▶ Given passage

=== Section Start ===

It is an object of the invention to provide a mechanical spring with negative stiffness useful, for example, in an electroacoustic transducer unit so that a substantially lower distortion occurs in the signal to be reproduced. According to the invention a mechanical spring is constructed by means of two blade springs having both ends coupled to each other and which, under the influence of a compressive force which acts on both ends of the mechanical spring in a direction along an imaginary line through said both ends, are each bent in one of two opposite directions.
The invention is based on the recognition of the fact that the high distortion in the output signal of known transducers is due to the instability of the mechanical springs with negative stiffness, so that the voice coil may be tilted and is consequently off-centred in the air gap of the magnet system. If the mechanical spring with negative stiffness (hereinafter referred to as "negative spring") is now constructed by means of two blade springs, a more stable construction is obtained, which also yields a better centering. This centering can be improved further by making the blade springs wide (i.e. by selecting a large width-length ratio), which yields a higher resistance to torsion and lateral displacements.
Moreover, the distortion in transducers equipped with a mechanical spring with negative stiffness which is bent to one side only, as described in for example the aforementioned German Patent Specification, is caused by the fact that in the case of an excessive deflection of the diaphragm in the direction opposite to the direction of bending of the mechanical spring, this spring will collapse to the other side due to inter alia mass inertia. By providing at least one of the major surfaces of the blade springs spaced from each other, this collapsing is also prevented.
A preferred embodiment of the invention is characterized in that the centres of the two blade springs are also secured to each other, facing halves of the two blade springs each being bent in one of two opposite directions under the influence of the compressive force. This embodiment provides a higher resistance to lateral displacements and pivoting of the centre. When such a negative spring is used the centre of the negative spring may be coupled to the moving part (diaphragm voice-coil former) of the transducer and the two ends may be coupled to the stationary part of the transducer unit.
An advantage of this embodiment is that the diaphragm or the voice-coil former is not loaded by the compressive forces which maintain the blade springs in the bent shape and which act in a direction perpendicular to the direction of movement of the diaphragm and the voice-coil former. Alternatively, the two ends of the negative spring may be secured to the diaphragm or the voice coil former and the centre to the stationary part of the transducer unit. However, the latter requires additional fixing means in order to secure the centre of the blade spring to the stationary part of the transducer. In the last-mentioned situation in the case of moving-coil loudspeakers the stationary part is, for example, the centre pole of the magnet system.

=== Section End ===

▶ Dataset excerpt
=== Section Start ===

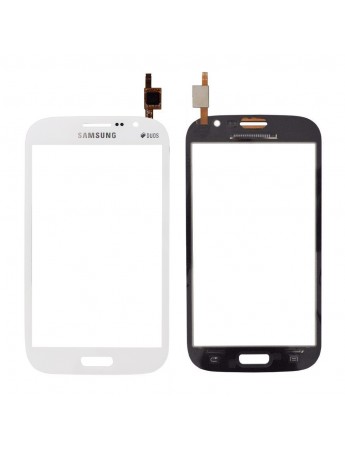 Samsung Galaxy Grand Duos I9082 Dokunmatik Ön Cam - Beyaz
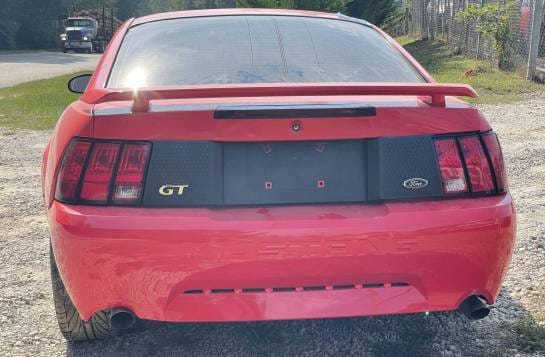 1999 Ford Mustang GT - 35th Anniversary thumbnail 3
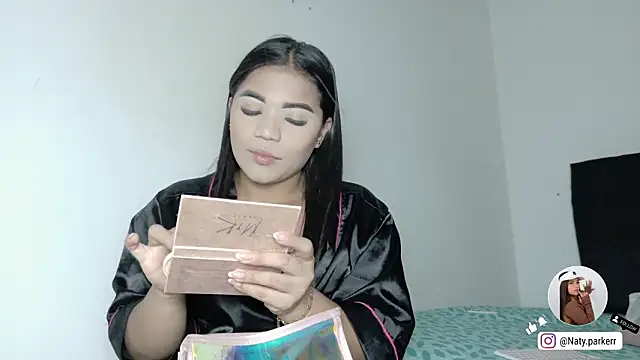 Natashaparker   online show from 03-12-26, 09:43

=== Section End ===

▶ To do
From the passage on the negative-stiffness spring, reproduce word for word the text between "The invention is based" and "and lateral displacements.", inclusive.

▶ Task output
The invention is based on the recognition of the fact that the high distortion in the output signal of known transducers is due to the instability of the mechanical springs with negative stiffness, so that the voice coil may be tilted and is consequently off-centred in the air gap of the magnet system. If the mechanical spring with negative stiffness (hereinafter referred to as "negative spring") is now constructed by means of two blade springs, a more stable construction is obtained, which also yields a better centering. This centering can be improved further by making the blade springs wide (i.e. by selecting a large width-length ratio), which yields a higher resistance to torsion and lateral displacements.